### PROVIDED TEXT
►

Short Story #370: The Evil Clergyman by H. P. Lovecraft

Title:   The Evil Clergyman

Author:  H. P. Lovecraft

Summary:

Book cover to H. P. Lovecraft: The Complete Collection with Accompanying Facts from Red Skull Publishing
The narrator explains that he is lead into a room by another man who explains he is not to touch the matchbox on the table and should just look around.  It is clear that the room held someone very troubling.  The narrator explores the attic room and sees various relics including a collection of magic books and other curious books.    The narrator ignores the advice of the man and touches the matchbox to ignite it.  Soon as he does, he notices another man, a strange man in clerical garb of the Anglican Church standing in the room--but the room is not quite the room, it feels like some surreal place.  Suddenly, the clergyman begins throwing his books into the fire and looks to a group of men who have also appeared and are dressed in clergy garbs.  The first man looks to them as they appear to decide something and then exit.  The first man begins to tie a noose and sets it up to hang himself.  The narrator steps forward at this point and the first man takes a devious interest in him.  Before the man can do anything to him, the narrator lifts up the matchbox, which strangely scares the first man  away.  After this altercation, the room returns to normal and the narrator goes back to the door entrance where people have gathered.  They see him and run in terror except for the man who guided him to the room.  This man tells the narrator to brace himself and brings him over to the mirror.  He explains that the narrator will need to leave the country and start a new life. When the narrator looks into the mirror, he sees that he has been transformed into the first clergyman he saw in the room.

◄

Excerpts of spatial question data:

►

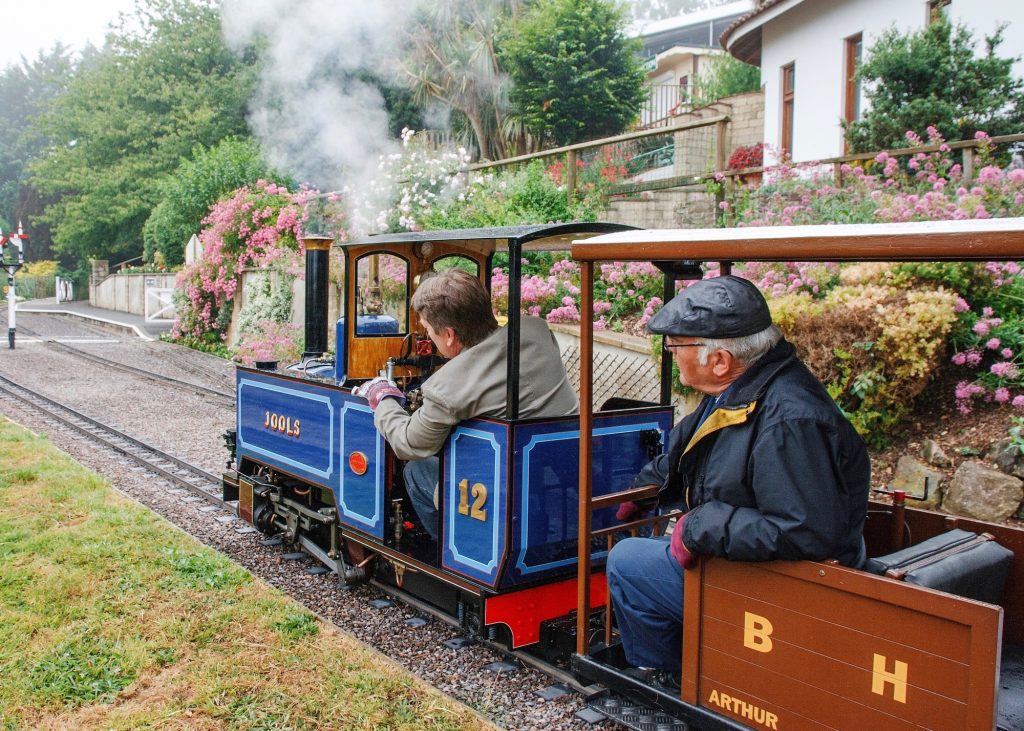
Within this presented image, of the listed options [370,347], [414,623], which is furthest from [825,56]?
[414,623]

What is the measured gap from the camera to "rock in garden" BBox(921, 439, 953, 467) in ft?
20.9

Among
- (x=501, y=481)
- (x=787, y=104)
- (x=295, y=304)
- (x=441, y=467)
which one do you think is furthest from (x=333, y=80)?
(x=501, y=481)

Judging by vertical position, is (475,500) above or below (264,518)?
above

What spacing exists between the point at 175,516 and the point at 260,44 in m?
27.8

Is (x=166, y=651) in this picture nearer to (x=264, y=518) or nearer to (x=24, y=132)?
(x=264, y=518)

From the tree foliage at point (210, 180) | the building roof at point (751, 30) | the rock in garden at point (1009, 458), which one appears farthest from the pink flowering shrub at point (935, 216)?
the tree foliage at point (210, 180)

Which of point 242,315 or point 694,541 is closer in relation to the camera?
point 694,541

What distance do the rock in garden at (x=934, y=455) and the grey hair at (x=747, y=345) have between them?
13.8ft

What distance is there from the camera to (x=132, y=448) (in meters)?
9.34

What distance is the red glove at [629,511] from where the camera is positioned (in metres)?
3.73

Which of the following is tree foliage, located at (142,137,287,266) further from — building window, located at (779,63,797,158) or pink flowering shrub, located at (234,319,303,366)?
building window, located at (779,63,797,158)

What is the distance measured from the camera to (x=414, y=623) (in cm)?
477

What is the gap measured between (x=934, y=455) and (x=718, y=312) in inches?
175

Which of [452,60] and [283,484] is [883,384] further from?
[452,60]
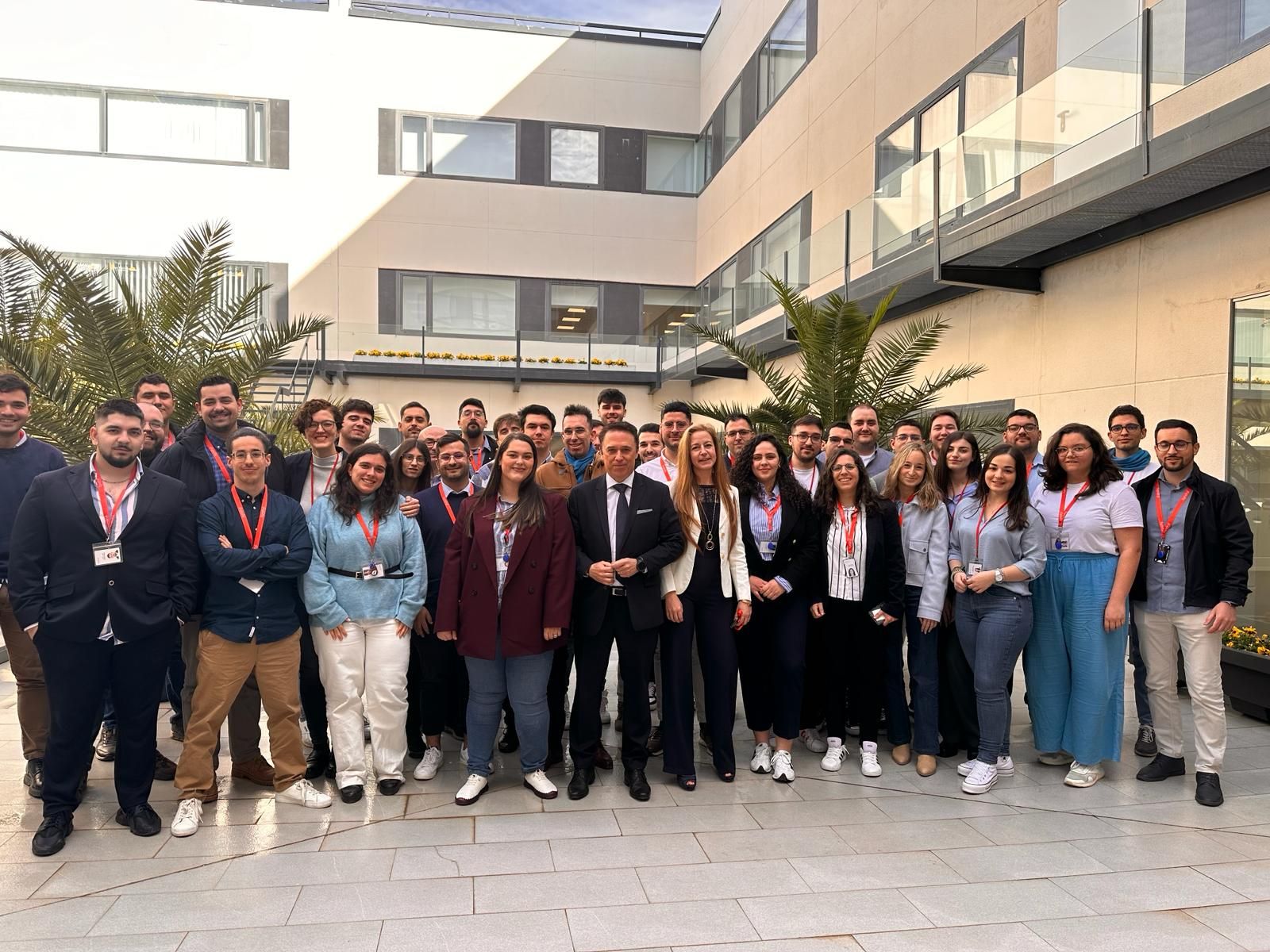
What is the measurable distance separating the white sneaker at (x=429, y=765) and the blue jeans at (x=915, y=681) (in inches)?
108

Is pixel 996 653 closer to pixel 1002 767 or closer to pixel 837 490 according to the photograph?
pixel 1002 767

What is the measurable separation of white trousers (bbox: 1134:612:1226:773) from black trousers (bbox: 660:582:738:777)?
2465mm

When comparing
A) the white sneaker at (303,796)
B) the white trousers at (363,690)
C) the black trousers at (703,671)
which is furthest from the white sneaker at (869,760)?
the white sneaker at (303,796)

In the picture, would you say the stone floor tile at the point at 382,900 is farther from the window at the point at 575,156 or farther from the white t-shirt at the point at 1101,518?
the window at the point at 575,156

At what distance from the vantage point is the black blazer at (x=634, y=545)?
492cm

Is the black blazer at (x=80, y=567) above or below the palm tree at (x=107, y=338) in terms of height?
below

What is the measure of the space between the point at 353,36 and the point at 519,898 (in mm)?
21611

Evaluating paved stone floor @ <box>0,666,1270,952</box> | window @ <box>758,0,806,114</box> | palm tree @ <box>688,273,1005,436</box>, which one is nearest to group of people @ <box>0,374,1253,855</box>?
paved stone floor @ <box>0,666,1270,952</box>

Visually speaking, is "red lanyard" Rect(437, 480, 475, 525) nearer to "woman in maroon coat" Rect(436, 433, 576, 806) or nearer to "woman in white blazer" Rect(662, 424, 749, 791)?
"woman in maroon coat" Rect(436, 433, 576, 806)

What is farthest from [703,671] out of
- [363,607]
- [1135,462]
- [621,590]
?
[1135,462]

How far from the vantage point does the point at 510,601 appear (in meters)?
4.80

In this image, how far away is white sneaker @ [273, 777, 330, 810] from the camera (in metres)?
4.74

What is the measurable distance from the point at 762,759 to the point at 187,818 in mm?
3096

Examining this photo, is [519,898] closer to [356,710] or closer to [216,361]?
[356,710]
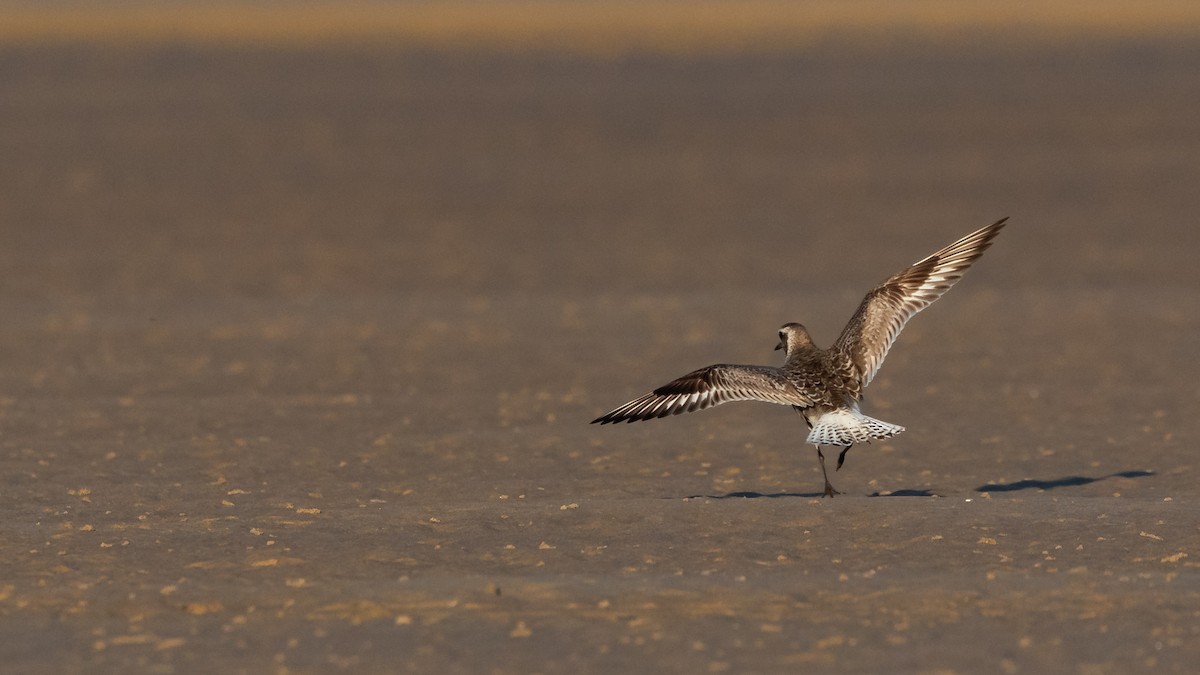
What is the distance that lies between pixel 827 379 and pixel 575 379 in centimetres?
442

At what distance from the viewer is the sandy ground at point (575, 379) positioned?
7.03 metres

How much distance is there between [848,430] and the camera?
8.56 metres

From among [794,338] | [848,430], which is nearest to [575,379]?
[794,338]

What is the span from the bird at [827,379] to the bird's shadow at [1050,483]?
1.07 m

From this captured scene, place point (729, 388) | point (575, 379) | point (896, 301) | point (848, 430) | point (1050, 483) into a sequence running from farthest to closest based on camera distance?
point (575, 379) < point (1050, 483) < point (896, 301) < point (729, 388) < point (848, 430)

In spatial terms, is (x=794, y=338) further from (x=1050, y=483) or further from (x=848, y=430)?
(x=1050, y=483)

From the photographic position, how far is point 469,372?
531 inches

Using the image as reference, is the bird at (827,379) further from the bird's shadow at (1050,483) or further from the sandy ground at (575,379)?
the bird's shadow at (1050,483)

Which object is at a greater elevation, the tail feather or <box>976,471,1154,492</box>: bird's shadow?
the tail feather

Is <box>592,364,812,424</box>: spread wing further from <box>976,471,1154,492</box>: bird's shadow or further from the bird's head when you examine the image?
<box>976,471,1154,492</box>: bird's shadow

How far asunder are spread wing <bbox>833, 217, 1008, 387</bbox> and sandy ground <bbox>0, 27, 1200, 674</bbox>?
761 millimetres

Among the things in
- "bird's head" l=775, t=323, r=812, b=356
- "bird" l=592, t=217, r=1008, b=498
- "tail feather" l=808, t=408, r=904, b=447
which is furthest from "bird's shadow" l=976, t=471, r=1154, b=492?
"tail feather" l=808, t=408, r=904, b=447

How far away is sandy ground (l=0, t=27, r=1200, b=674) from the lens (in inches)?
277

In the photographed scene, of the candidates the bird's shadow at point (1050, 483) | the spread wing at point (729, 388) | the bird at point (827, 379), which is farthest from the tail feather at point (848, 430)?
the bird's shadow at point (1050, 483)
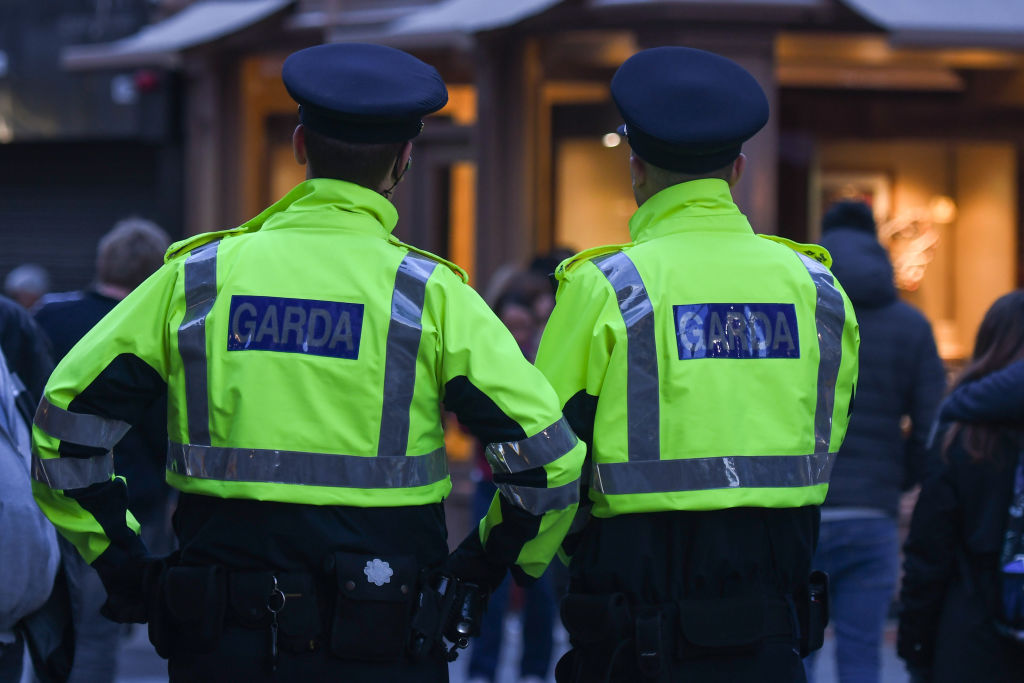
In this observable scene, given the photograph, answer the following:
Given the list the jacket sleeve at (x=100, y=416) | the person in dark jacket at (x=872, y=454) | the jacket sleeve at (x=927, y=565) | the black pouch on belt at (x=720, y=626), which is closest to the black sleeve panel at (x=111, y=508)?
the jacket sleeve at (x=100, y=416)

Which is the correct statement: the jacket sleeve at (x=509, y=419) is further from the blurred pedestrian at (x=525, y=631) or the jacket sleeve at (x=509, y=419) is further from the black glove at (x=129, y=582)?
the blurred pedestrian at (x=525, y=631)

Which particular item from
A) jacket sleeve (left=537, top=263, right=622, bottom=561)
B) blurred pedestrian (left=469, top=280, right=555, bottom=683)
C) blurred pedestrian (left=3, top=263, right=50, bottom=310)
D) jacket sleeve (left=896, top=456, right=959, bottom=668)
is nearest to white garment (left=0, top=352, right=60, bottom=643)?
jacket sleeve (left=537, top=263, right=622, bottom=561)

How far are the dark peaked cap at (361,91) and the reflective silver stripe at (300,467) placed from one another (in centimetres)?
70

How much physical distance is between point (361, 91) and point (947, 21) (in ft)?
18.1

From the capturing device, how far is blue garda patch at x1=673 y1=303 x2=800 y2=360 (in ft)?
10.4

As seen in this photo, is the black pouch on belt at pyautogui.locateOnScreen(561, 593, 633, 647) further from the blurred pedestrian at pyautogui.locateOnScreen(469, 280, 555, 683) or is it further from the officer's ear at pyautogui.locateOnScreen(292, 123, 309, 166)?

◄

### PROBLEMS TO SOLVE
- a) In the story summary, what kind of clothing is the strange man wearing when he appears in the room?
- b) Can you condense the story summary's paragraph beginning "The narrator explains that he is lead into a room" into a short list of its main events?
Rely only on the story summary when responding.

### TASK-BY-TASK OUTPUTS
- a) Clerical garb of the Anglican Church.

- b)
- A man leads the narrator into an attic room and tells him not to touch the matchbox on the table, only to look around.
- The narrator sees relics, including magic books and other curious books.
- Ignoring the advice, he ignites the matchbox, and a strange man in Anglican clerical garb appears in a room that now feels surreal.
- The clergyman throws his books into the fire as other men in clergy garb appear, seem to decide something, and leave.
- The clergyman ties a noose to hang himself, then takes a devious interest in the narrator when he steps forward.
- The narrator lifts the matchbox, which scares the clergyman away, and the room returns to normal.
- At the door, the gathered people run in terror, except for the guide, who tells the narrator he must leave the country and start a new life.
- In the mirror, the narrator sees he has been transformed into the clergyman.